Pour ce qui est de la séparation des fonctions de justices répressives, celle-ci vise à éviter les
abus de droit et donc à confier à des organes différents les fonctions de poursuites,
d’instruction et de jugement. Ainsi, il est totalement interdit d’empiéter sur les attributions des
autres.
o La présomption d’innocence : le droit à la présomption d’innocence prévoit que ‘toute
personne accusée d’une infraction est présumée innocente jusqu’à ce que sa culpabilité ait été
légalement établie’. Ainsi, celle-ci est considéré comme méconnue si une décision concernant
un prévenu reflète le sentiment qu’il est coupable alors que sa culpabilité n’a pas encore été
établie.

o Le droit au silence est justement lié à ce principe de présomption d’innocence reconnus, tout
2, dans l’article 6 de la CEDH. Ainsi, toute personne accusée d’une infraction pénale a droit à
ne pas être forcée de témoigner contre elle-même ou de s’avouer coupable et la personne
soupçonnée est donc libre ou non de répondre aux questions et ne peut être auditionnée sous
serment dans sa propre cause.

o Le respect des droits de la défense n’est pas clairement exprimé dans le droit belge mais il
est cependant unanimement reconnu dans notre système juridique. Une fois que l’un des droits
de la défense est violé, cela peut mener à l’irrecevabilité des poursuites, l’écartement de
l’élément obtenu en violation de ces droits et de tous les éléments obtenus ensuite. S’il a été
remédié à cette violation, celle-ci est sans incidence.

o La publicité des débats devant les juridictions de jugement : le huis clos ne peut être
prononcé qu’à titre exceptionnel puisque la presse et le public doivent pouvoir contrôler les
débats afin d’empêcher les dérives. Toutefois, un projet de loi est un cours afin d’inverser la
tendance et de faire du huis clos la règle : cela a d’ailleurs fait énormément de bruit dans le
cadre de l’affaire Julie Van Espen où un huis clos a été prononcé.

o Le délai raisonnable : tout le monde a le droit à ce que sa cause soit entendue dans un délai
raisonnable, ce délai prenant cours au moment où l’intéressé est accusé du chef d’infraction.
Son appréciation se base sur des éléments concrets et propres à la cause, cette appréciation
étant la mission des juridictions de fond.

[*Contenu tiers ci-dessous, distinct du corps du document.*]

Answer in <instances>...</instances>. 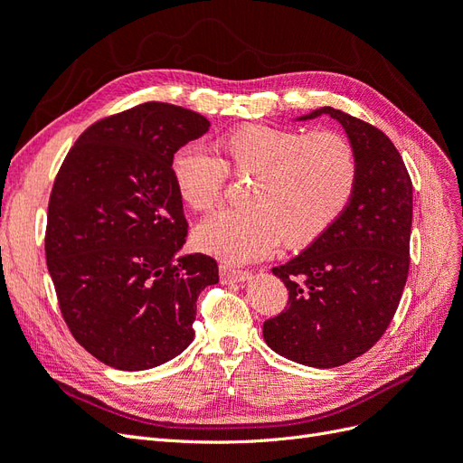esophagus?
<instances>
[{
  "label": "esophagus",
  "instance_id": "1",
  "mask_svg": "<svg viewBox=\"0 0 463 463\" xmlns=\"http://www.w3.org/2000/svg\"><path fill=\"white\" fill-rule=\"evenodd\" d=\"M250 278V272L249 270H240V269H232V266L228 264H222L220 266V279L222 284H241V282H247V279Z\"/></svg>",
  "mask_w": 463,
  "mask_h": 463
}]
</instances>
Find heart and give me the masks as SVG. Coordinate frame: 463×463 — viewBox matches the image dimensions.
<instances>
[{
	"label": "heart",
	"instance_id": "heart-1",
	"mask_svg": "<svg viewBox=\"0 0 463 463\" xmlns=\"http://www.w3.org/2000/svg\"><path fill=\"white\" fill-rule=\"evenodd\" d=\"M222 162L203 143L181 146L172 158L175 191L193 210L213 208L226 181L255 175L247 208H228L204 218L194 243L226 262H249L288 245L309 243L338 220L354 197L359 164L354 146L338 133L243 125L220 141Z\"/></svg>",
	"mask_w": 463,
	"mask_h": 463
}]
</instances>
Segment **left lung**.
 <instances>
[{
    "instance_id": "1",
    "label": "left lung",
    "mask_w": 463,
    "mask_h": 463,
    "mask_svg": "<svg viewBox=\"0 0 463 463\" xmlns=\"http://www.w3.org/2000/svg\"><path fill=\"white\" fill-rule=\"evenodd\" d=\"M354 146V197L301 255L272 272L289 291L284 313L262 325L264 342L307 367L345 365L381 340L410 270L413 187L394 143L373 125L325 106Z\"/></svg>"
}]
</instances>
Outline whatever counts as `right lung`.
I'll use <instances>...</instances> for the list:
<instances>
[{
  "label": "right lung",
  "instance_id": "right-lung-1",
  "mask_svg": "<svg viewBox=\"0 0 463 463\" xmlns=\"http://www.w3.org/2000/svg\"><path fill=\"white\" fill-rule=\"evenodd\" d=\"M210 121L146 102L94 123L69 150L48 204L46 260L75 340L119 371H145L193 342L199 293L218 264L181 255L184 203L174 154Z\"/></svg>",
  "mask_w": 463,
  "mask_h": 463
}]
</instances>
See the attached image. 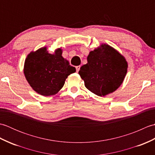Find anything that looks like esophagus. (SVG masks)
I'll return each mask as SVG.
<instances>
[{
	"instance_id": "esophagus-1",
	"label": "esophagus",
	"mask_w": 155,
	"mask_h": 155,
	"mask_svg": "<svg viewBox=\"0 0 155 155\" xmlns=\"http://www.w3.org/2000/svg\"><path fill=\"white\" fill-rule=\"evenodd\" d=\"M80 68H81V66H77V67H76V70H77V72L79 71Z\"/></svg>"
}]
</instances>
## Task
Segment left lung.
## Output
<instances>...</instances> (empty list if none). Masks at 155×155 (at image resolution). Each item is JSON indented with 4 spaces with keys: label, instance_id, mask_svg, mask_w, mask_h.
Segmentation results:
<instances>
[{
    "label": "left lung",
    "instance_id": "8db88e82",
    "mask_svg": "<svg viewBox=\"0 0 155 155\" xmlns=\"http://www.w3.org/2000/svg\"><path fill=\"white\" fill-rule=\"evenodd\" d=\"M128 63L123 55L107 44H102L89 52L87 63L78 74L88 90L99 97L113 93L123 83Z\"/></svg>",
    "mask_w": 155,
    "mask_h": 155
}]
</instances>
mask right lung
<instances>
[{"instance_id": "1", "label": "right lung", "mask_w": 155, "mask_h": 155, "mask_svg": "<svg viewBox=\"0 0 155 155\" xmlns=\"http://www.w3.org/2000/svg\"><path fill=\"white\" fill-rule=\"evenodd\" d=\"M62 54L61 48L51 54L44 47L27 55L23 72L36 93L45 97L56 94L64 86L68 76L76 72Z\"/></svg>"}]
</instances>
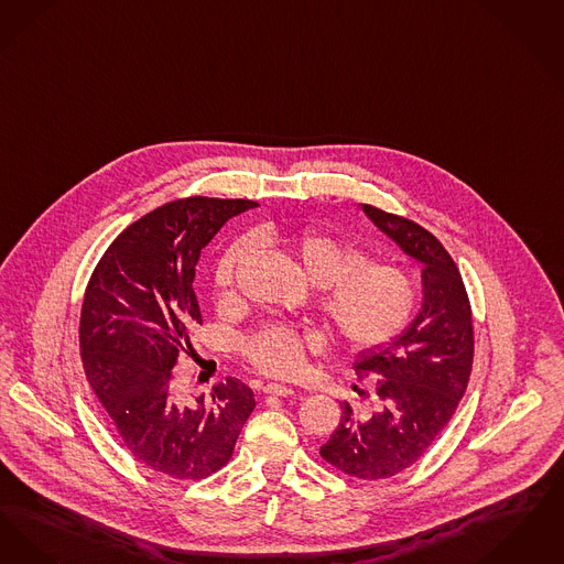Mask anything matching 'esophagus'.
<instances>
[{
	"label": "esophagus",
	"mask_w": 564,
	"mask_h": 564,
	"mask_svg": "<svg viewBox=\"0 0 564 564\" xmlns=\"http://www.w3.org/2000/svg\"><path fill=\"white\" fill-rule=\"evenodd\" d=\"M263 393H268V395H291V393H294V390L286 388V386L270 383V386H265V388H263Z\"/></svg>",
	"instance_id": "obj_1"
}]
</instances>
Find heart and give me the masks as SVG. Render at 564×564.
<instances>
[{"label":"heart","mask_w":564,"mask_h":564,"mask_svg":"<svg viewBox=\"0 0 564 564\" xmlns=\"http://www.w3.org/2000/svg\"><path fill=\"white\" fill-rule=\"evenodd\" d=\"M257 246L286 254L303 275L319 286V316L339 344L367 351L398 337L413 318L416 289L409 271L388 261H367V252L316 227L282 231L263 225L231 240L220 250L213 284L220 303L236 296L238 271ZM314 337L291 326L273 324L245 341L246 360L263 375L294 377L305 365Z\"/></svg>","instance_id":"b5f03b06"}]
</instances>
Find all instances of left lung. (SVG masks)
<instances>
[{
  "label": "left lung",
  "instance_id": "8db88e82",
  "mask_svg": "<svg viewBox=\"0 0 564 564\" xmlns=\"http://www.w3.org/2000/svg\"><path fill=\"white\" fill-rule=\"evenodd\" d=\"M362 208L423 265V303L402 335L358 356L356 372L372 377V390H356L370 406L344 402L319 455L347 476L381 480L413 466L457 411L474 362V326L462 273L441 240L415 220Z\"/></svg>",
  "mask_w": 564,
  "mask_h": 564
}]
</instances>
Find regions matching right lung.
Segmentation results:
<instances>
[{"mask_svg":"<svg viewBox=\"0 0 564 564\" xmlns=\"http://www.w3.org/2000/svg\"><path fill=\"white\" fill-rule=\"evenodd\" d=\"M252 199H174L128 225L93 271L79 316V354L98 402L130 451L153 471L202 480L231 459L254 393L236 377L187 404L172 381L202 324L197 259Z\"/></svg>","mask_w":564,"mask_h":564,"instance_id":"obj_1","label":"right lung"}]
</instances>
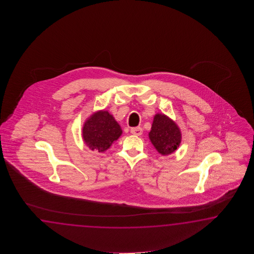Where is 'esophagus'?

o La motivation des décisions judiciaires et le droit à un double degré de juridiction : en


principe, toute décision juridictionnelle prise par un juge doit être motivé. Cela impose donc
de se livrer à un examen des moyens, des arguments et des offres de preuves des parties. De
même tout le monde doit avoir la possibilité d’exercer un recours contre une décision rendue
en première instance même si cela ne semble pas être toujours possible en Belgique.

o Le droit à la liberté individuelle est consacré à l’article 5 de la CEDH et limite la possibilité


de priver une personne de sa liberté. L’atteinte à celle-ci n’est possible que dans les cas prévus
par la loi, à certaines conditions énumérées de manière limitative.

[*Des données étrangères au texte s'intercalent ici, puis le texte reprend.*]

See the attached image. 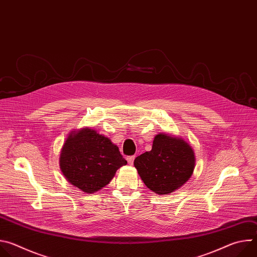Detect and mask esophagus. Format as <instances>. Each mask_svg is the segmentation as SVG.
<instances>
[{
    "instance_id": "obj_1",
    "label": "esophagus",
    "mask_w": 257,
    "mask_h": 257,
    "mask_svg": "<svg viewBox=\"0 0 257 257\" xmlns=\"http://www.w3.org/2000/svg\"><path fill=\"white\" fill-rule=\"evenodd\" d=\"M134 159H135V157H134V156H131V157H127V162H128V164H129V165H133Z\"/></svg>"
}]
</instances>
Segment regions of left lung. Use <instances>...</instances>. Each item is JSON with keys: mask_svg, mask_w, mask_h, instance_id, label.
<instances>
[{"mask_svg": "<svg viewBox=\"0 0 257 257\" xmlns=\"http://www.w3.org/2000/svg\"><path fill=\"white\" fill-rule=\"evenodd\" d=\"M195 161L194 151L187 141L159 133L152 151L138 156L134 166L146 187L164 195L176 191L191 178Z\"/></svg>", "mask_w": 257, "mask_h": 257, "instance_id": "8db88e82", "label": "left lung"}]
</instances>
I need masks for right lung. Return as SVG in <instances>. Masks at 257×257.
Instances as JSON below:
<instances>
[{
	"instance_id": "right-lung-1",
	"label": "right lung",
	"mask_w": 257,
	"mask_h": 257,
	"mask_svg": "<svg viewBox=\"0 0 257 257\" xmlns=\"http://www.w3.org/2000/svg\"><path fill=\"white\" fill-rule=\"evenodd\" d=\"M59 164L70 184L92 194L107 185L127 161L107 137L84 127L69 133L61 149Z\"/></svg>"
}]
</instances>
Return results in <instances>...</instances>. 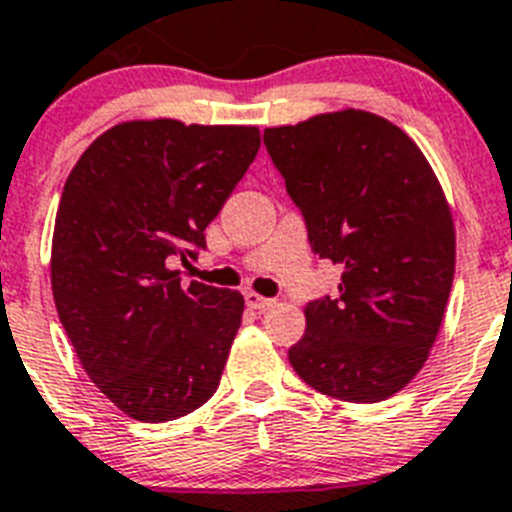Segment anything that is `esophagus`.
<instances>
[{
    "mask_svg": "<svg viewBox=\"0 0 512 512\" xmlns=\"http://www.w3.org/2000/svg\"><path fill=\"white\" fill-rule=\"evenodd\" d=\"M244 301H247L250 309H257V311H265L275 304V299H265V296H260V293H244Z\"/></svg>",
    "mask_w": 512,
    "mask_h": 512,
    "instance_id": "esophagus-1",
    "label": "esophagus"
}]
</instances>
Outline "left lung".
Returning a JSON list of instances; mask_svg holds the SVG:
<instances>
[{
    "instance_id": "left-lung-1",
    "label": "left lung",
    "mask_w": 512,
    "mask_h": 512,
    "mask_svg": "<svg viewBox=\"0 0 512 512\" xmlns=\"http://www.w3.org/2000/svg\"><path fill=\"white\" fill-rule=\"evenodd\" d=\"M262 141L311 252L342 268L335 296L306 304L288 361L327 397L381 402L415 379L441 330L456 262L441 185L402 128L363 110L265 128Z\"/></svg>"
}]
</instances>
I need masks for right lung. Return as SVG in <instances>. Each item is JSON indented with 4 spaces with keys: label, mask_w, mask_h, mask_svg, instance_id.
<instances>
[{
    "label": "right lung",
    "mask_w": 512,
    "mask_h": 512,
    "mask_svg": "<svg viewBox=\"0 0 512 512\" xmlns=\"http://www.w3.org/2000/svg\"><path fill=\"white\" fill-rule=\"evenodd\" d=\"M257 149L255 126L131 121L92 141L66 177L53 301L87 376L133 420H177L219 389L242 293L182 288L172 265L206 250L203 231Z\"/></svg>",
    "instance_id": "right-lung-1"
}]
</instances>
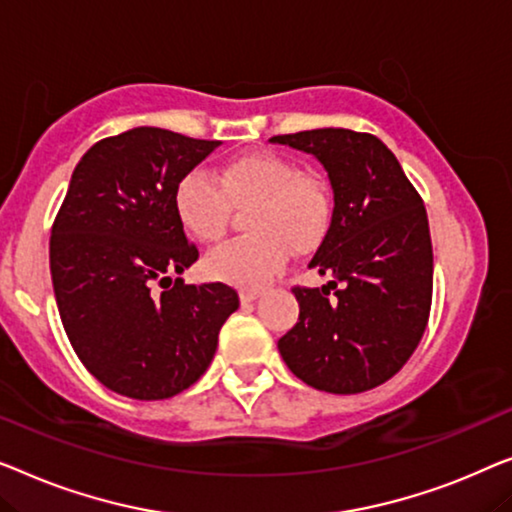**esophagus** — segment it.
Here are the masks:
<instances>
[{"label":"esophagus","instance_id":"34e87169","mask_svg":"<svg viewBox=\"0 0 512 512\" xmlns=\"http://www.w3.org/2000/svg\"><path fill=\"white\" fill-rule=\"evenodd\" d=\"M259 294H262V292H259V287H243V290L239 292V297H241L243 304H248V301H255Z\"/></svg>","mask_w":512,"mask_h":512}]
</instances>
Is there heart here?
<instances>
[{
    "label": "heart",
    "instance_id": "heart-1",
    "mask_svg": "<svg viewBox=\"0 0 512 512\" xmlns=\"http://www.w3.org/2000/svg\"><path fill=\"white\" fill-rule=\"evenodd\" d=\"M250 236L222 243L204 259L208 276L236 285H259L283 264L287 248L306 253L318 246L331 220L329 185L304 174L290 157L250 153L229 160L215 178L194 167L178 178L174 211L183 229L201 243L227 232L232 208H246Z\"/></svg>",
    "mask_w": 512,
    "mask_h": 512
}]
</instances>
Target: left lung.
Instances as JSON below:
<instances>
[{"label":"left lung","mask_w":512,"mask_h":512,"mask_svg":"<svg viewBox=\"0 0 512 512\" xmlns=\"http://www.w3.org/2000/svg\"><path fill=\"white\" fill-rule=\"evenodd\" d=\"M271 141L318 157L334 190L308 266L336 280L292 287L299 322L278 341L280 355L315 390H373L399 373L427 329L434 253L422 197L373 134L327 127Z\"/></svg>","instance_id":"8db88e82"}]
</instances>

o Le droit au respect de la vie privée et familiale : ce droit donne notamment droit à la


protection du domicile et de la correspondance et est mis en place par les articles 22, 15 et 29
de la Constitution ainsi que par l’article 8 de la CEDH. Ce droit n’est toutefois pas absolu et
certaines ingérences sont possibles pour autant qu’elles soient prévues par la loi (principe de
légalité) et qu’elles constituent une mesure qui, dans une société démocratique, est nécessaire
(principe de proportionnalité) aux buts poursuivis (principe de finalité).

o Le droit à l’égalité de traitement et à la non-discrimination : ce droit est contenu aux


articles 10 et 11 de la Constitution et se trouve très souvent appliqué dans le cadre du droit de
la procédure pénale et ce, sous l’impulsion de la Cour constitutionnelle.